■ **Problem to solve**:
Rewrite the lines below as a numbered list, skipping any blank lines.

Raw lines:
-------

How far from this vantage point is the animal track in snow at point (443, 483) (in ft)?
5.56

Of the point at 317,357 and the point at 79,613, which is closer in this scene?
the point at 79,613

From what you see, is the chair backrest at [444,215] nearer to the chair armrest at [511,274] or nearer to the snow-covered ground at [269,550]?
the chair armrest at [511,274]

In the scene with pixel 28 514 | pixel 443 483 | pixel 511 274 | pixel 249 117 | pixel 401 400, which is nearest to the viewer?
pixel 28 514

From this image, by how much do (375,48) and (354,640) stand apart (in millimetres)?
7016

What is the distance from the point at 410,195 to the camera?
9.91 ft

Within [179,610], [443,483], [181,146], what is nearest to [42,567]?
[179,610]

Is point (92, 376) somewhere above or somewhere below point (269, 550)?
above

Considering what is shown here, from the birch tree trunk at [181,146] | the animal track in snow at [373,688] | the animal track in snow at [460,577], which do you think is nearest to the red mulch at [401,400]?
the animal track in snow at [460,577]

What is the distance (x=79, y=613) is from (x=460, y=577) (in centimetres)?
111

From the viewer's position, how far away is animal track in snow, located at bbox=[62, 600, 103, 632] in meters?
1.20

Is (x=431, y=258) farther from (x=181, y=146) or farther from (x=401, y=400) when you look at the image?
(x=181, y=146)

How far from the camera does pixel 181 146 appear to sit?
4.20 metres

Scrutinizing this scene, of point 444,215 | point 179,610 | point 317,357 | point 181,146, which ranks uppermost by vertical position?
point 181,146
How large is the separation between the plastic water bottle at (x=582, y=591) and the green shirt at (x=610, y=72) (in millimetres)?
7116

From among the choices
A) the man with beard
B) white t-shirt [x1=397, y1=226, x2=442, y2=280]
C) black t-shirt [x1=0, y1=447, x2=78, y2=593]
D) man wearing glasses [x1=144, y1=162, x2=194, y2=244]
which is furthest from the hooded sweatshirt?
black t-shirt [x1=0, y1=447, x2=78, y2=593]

-------

■ **Result below**:
1. How far from this vantage point is the animal track in snow at point (443, 483) (in ft)?
2. 5.56
3. Of the point at 317,357 and the point at 79,613, which is closer in this scene?
4. the point at 79,613
5. From what you see, is the chair backrest at [444,215] nearer to the chair armrest at [511,274] or nearer to the snow-covered ground at [269,550]?
6. the chair armrest at [511,274]
7. In the scene with pixel 28 514 | pixel 443 483 | pixel 511 274 | pixel 249 117 | pixel 401 400, which is nearest to the viewer?
8. pixel 28 514
9. From this image, by how much do (375,48) and (354,640) stand apart (in millimetres)?
10. 7016
11. What is the distance from the point at 410,195 to the camera?
12. 9.91 ft
13. Within [179,610], [443,483], [181,146], what is nearest to [42,567]?
14. [179,610]
15. Is point (92, 376) somewhere above or somewhere below point (269, 550)?
16. above
17. Considering what is shown here, from the birch tree trunk at [181,146] | the animal track in snow at [373,688] | the animal track in snow at [460,577], which do you think is nearest to the red mulch at [401,400]?
18. the animal track in snow at [460,577]
19. What is the distance (x=79, y=613) is from (x=460, y=577) (in centimetres)?
20. 111
21. From the viewer's position, how far away is animal track in snow, located at bbox=[62, 600, 103, 632] in meters?
22. 1.20
23. Is (x=431, y=258) farther from (x=181, y=146) or farther from (x=401, y=400) when you look at the image?
24. (x=181, y=146)
25. How far from the camera does pixel 181 146 appear to sit?
26. 4.20 metres
27. Scrutinizing this scene, of point 444,215 | point 179,610 | point 317,357 | point 181,146, which ranks uppermost by vertical position?
28. point 181,146
29. How large is the separation between the plastic water bottle at (x=582, y=591) and the green shirt at (x=610, y=72) (in millimetres)?
30. 7116
31. From among the choices
32. A) the man with beard
33. B) white t-shirt [x1=397, y1=226, x2=442, y2=280]
34. C) black t-shirt [x1=0, y1=447, x2=78, y2=593]
35. D) man wearing glasses [x1=144, y1=162, x2=194, y2=244]
36. which is furthest from the hooded sweatshirt?
37. black t-shirt [x1=0, y1=447, x2=78, y2=593]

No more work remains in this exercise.